YOUR TASKS:
1. Translate this sentence from the homemade pizza post into Spanish: "Dough needs time to rise, but also age a little bit, so that it develops some flavor."
2. Pick up the homemade pizza post right after its last sentence and keep it going.

Saturday, July 10, 2010

Stone Fired Pizza





































They say the hamburger is the number one fast food item eaten in America today, and I’ll begrudgingly admit that they are probably right. But I think it ought to be pizza. Pizza is delicious.  Pizza is ubiquitous. And there's so many ways to get a pizza that you'd think it were some sort of necessity.  There’s dine in, carry out, delivery, frozen, fresh, thick crust, thin crust, stuffed crust, deep dish, Chicago style, New York style, hand tossed, pizza dogs, pizza pretzels, and...well, you get the point.

But whatever happened to good old homemade pizza? And I don’t mean those cute little Chef Boyardee boxes we loved as kids. I mean good ole, make your sauce, make your dough, roll it out, pop it in the oven homemade pizza. Well, thanks to the folks over at The Pizza Forum, I learned a few tips and tricks to make a top notch pizza at home.

First, let’s make the dough. You should do this at least 8-12 hours before you are going to make your pizza, so like, say...in the morning. But if you’re mornings are either the rush off to work variety, or the sleep in late variety, you can make your dough the night before...and it will be better!  This is one of the first tips I learned in reading up on good pizza making. Dough needs time to rise, but also age a little bit, so that it develops some flavor.  Most pizza joints worthy of their pepperoni will make their dough the night before, store it in a refrigerated room, and then pull it out in the morning and let it rise. You can do a similar process at home.

Pizza Dough

3-3½ Cups white flour
1 package dry bread yeast
1 cup lukewarm water
1 tsp salt
a pinch of sugar

If you’re using a mixer with a dough hook, add flour and salt to your mixer, stir, and then with the mixer running, slowly add your water with the yeast. Let the mixer knead the dough for about ten minutes.

If you don’t have a mixer with dough hook...don’t worry you don’t ‘knead’ it. (har har har). Just add the flour slowly to the yeast water until about two thirds of the flour is mixed, then knead by hand until the rest of the flour is worked in. Continue to knead for about ten minutes, adding flour if the mixture is still too sticky.

MATERIAL:
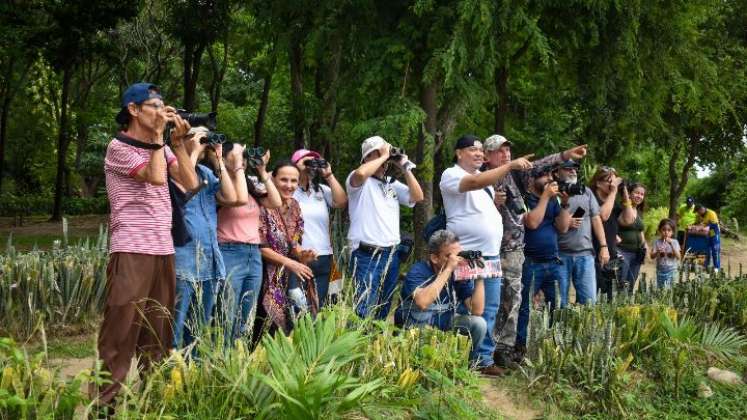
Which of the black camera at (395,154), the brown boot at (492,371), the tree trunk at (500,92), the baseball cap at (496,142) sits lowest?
the brown boot at (492,371)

OUTPUTS BY TASK:
1. La masa necesita tiempo para leudar, pero también para madurar un poco, de modo que desarrolle algo de sabor.

2.
When you're finished, place dough in a bowl, and you should have something that looks about like this:


After a couple hours, it will have risen, and look like this (it's a pizza dough miracle!):


Punch the dough down and knead it for a minute or two, and let it rise again for a couple more hours. I know, this seems redundant, but multiple risings allow the yeast to work longer, consuming more of the starch in the dough, and producing more flavor. You’ll thank yourself later for all this extra work.

So, while the dough is doing its thing, let's make the sauce.

We don’t have to get too fancy here and go grinding up fresh tomatoes. You can make a top notch sauce from canned tomato products, olive oil and herbs. (not that you can’t drop some fresh tomato slices on your pizza as well...it’s your pizza...put what you want on it!)


Pizza Sauce

1 can tomato puree.
1 can tomato paste
2 tablespoons olive oil
3 cloves garlic
1 tablespoon oregano
1 teaspoon marjoram
1 teaspoon balsamic vinegar
fresh basil and oregano
salt to taste.


Heat the tomato puree, paste and olive oil over medium heat. Mince the garlic cloves and add. Add the oregano, marjoram and minced fresh basil and stir. Add the balsamic vinegar. Add a bit of salt to taste. If the sauce seems too thick for your liking, add a bit more olive oil to thin. Note, this is just one recipe of a myriad of sauce recipes out there. I like this one as it makes a thick, tangy sauce with a lot of flavor, but it is relatively simple to make.

Now, it's late afternoon, the dough and sauce are ready, we've sipped a nice chianti, so let's make some pies.

Divide the dough in two and roll out into two roughly circular pies. At this point you may be asking, should I be rolling it out into a greased pizza pan? Well...no. I prefer to use a pizza stone (hence the 'Stone Fired Pizza' moniker on this article).  These stones add another secret ingredient we need for great homemade pizza:  Heat. You see, those fancy pizza joints we all love have special ovens that get hot...real hot. Like 800 degrees hot. And we just can’t replicate that at home. But we can get close, if we get ourselves a pizza stone.

Pizza stones, or baking stones, are available at most stores like Target or similar, or you can drop a few more bucks at a gourmet store and get one that is said won’t crack on you. I’ve had the same Target quality stone for nigh on fifteen years now, and it has yet to crack.

So what we’re gonna do with our stone is get it really, really hot, and then put our pizza directly onto it. This gets the bottom of the pie cooking immediately, while the hot oven does the trick on the other side...the one with all the toppings that we’ll get to in a moment. So I simply roll out my dough only a cutting board, and then make the pie, and move it too the stone. And to get that pizza pie directly onto the stone, we need specialty item number two: A peel.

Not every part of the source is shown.